Baker also believes that the “predator” comment refers to lingering doubts about dual classification, he said.
The U.S. Fish and Wildlife Service would like all wolves outside the parks to be listed in just one classification of trophy game, but that won’t happen now, Baker said.
Baker is confident that the Denver regional office, which has expressed its support for HB 229 , will make the final decision about delisting the wolf.
He and O’Donnell referred to recent letters from Fish and Wildlife Service officials to Freudenthal and U.S. Rep.

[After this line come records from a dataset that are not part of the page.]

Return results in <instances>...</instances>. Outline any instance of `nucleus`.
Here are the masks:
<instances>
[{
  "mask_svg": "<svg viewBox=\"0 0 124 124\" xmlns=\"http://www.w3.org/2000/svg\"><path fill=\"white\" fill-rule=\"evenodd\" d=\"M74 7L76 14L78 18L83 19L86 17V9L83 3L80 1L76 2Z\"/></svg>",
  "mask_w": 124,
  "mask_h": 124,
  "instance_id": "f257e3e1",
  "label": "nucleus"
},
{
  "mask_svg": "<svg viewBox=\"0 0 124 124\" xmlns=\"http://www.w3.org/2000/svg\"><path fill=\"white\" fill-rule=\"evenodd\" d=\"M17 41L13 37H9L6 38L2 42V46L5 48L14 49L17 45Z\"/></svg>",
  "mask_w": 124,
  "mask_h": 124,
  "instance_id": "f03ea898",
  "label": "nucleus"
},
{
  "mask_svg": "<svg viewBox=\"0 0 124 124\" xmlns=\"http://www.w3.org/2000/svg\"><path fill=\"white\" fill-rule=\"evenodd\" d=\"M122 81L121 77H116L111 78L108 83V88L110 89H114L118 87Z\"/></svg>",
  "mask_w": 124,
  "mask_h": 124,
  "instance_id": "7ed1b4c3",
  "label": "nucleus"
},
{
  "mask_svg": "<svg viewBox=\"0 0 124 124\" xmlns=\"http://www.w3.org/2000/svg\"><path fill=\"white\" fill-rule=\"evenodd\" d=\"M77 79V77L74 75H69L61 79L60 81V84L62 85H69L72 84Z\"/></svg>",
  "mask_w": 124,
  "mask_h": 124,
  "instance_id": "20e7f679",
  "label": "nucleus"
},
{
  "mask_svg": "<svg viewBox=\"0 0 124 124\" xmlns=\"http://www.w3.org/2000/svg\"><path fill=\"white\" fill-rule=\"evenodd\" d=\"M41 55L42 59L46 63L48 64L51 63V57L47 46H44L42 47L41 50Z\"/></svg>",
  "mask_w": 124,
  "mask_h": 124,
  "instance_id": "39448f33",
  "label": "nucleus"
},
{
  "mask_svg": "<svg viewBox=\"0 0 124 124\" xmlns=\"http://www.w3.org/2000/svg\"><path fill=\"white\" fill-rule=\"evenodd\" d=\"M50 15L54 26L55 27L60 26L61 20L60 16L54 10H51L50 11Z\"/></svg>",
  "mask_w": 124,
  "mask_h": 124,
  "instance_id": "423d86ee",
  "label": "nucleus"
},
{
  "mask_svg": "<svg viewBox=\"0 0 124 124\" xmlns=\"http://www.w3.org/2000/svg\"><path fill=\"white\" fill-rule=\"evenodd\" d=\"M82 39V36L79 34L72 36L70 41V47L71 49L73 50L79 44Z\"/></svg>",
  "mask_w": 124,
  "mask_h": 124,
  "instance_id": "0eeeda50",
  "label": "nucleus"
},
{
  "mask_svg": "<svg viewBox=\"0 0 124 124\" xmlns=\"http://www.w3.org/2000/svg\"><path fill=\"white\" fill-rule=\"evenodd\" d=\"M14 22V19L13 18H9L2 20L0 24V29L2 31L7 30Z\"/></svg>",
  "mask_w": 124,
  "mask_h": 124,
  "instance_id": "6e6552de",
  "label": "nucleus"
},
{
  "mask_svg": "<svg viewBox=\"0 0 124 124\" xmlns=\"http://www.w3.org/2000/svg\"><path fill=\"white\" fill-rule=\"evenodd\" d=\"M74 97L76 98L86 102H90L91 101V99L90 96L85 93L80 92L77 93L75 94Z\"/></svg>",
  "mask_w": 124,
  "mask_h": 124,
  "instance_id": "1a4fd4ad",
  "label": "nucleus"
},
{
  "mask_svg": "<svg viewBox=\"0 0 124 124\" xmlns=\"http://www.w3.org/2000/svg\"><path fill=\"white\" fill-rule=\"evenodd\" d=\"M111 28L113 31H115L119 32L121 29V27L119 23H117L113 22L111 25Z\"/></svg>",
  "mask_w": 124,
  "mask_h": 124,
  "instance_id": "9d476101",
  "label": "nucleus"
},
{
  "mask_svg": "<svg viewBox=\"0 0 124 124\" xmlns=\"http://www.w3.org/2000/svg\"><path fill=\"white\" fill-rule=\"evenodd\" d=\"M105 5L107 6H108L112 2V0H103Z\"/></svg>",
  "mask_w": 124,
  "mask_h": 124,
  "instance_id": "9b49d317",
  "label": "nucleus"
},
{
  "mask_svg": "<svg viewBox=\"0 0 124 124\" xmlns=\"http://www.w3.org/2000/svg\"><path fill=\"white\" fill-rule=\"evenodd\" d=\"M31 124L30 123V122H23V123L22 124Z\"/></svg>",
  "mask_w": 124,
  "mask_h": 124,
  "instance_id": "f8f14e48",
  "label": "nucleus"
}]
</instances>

Barbara Cubin that stated the Legislature’s work “should satisfy the requirement” of maintaining and monitoring packs.
But Vickery of the Department of the Interior appeared to contradict that.
“We don’t think it quite gets us there, but we think we can work with the state to get us there,” Vickery said.
The “unregulated taking” of a wolf as a predator, compared to that of killing it as trophy game, causes problems for monitoring the size of packs and the number of wolves, Vickery said.
Norton’s and Vickery’s comments about wolves as predatory animals, and doubts about the future of a wolf management plan in Wyoming, should not come as a surprise, said Jason Marsden of the Wyoming Conservation Voters.
“I’m not surprised that the ‘predator’ term got them in trouble,” Marsden said. “They passed a bill that has language that concerns the federal government.”
The problem with “predator” could have been avoided if those working on wolf legislation had listened to the biologists who recommended trophy game status statewide, he said. “It’s always been a gamble that the feds would accept dual status, and Secretary Norton’s remarks really underscore the risk the Legislature is taking with this approach.”
On the other hand, Tom Thorne, interim director of the Wyoming Game and Fish Department, didn’t think the “predatory animal” language would affect delisting.
“It should not make a difference in what we call (the wolf) in any given area,” Thorne said. “What makes a difference is how we manage it.”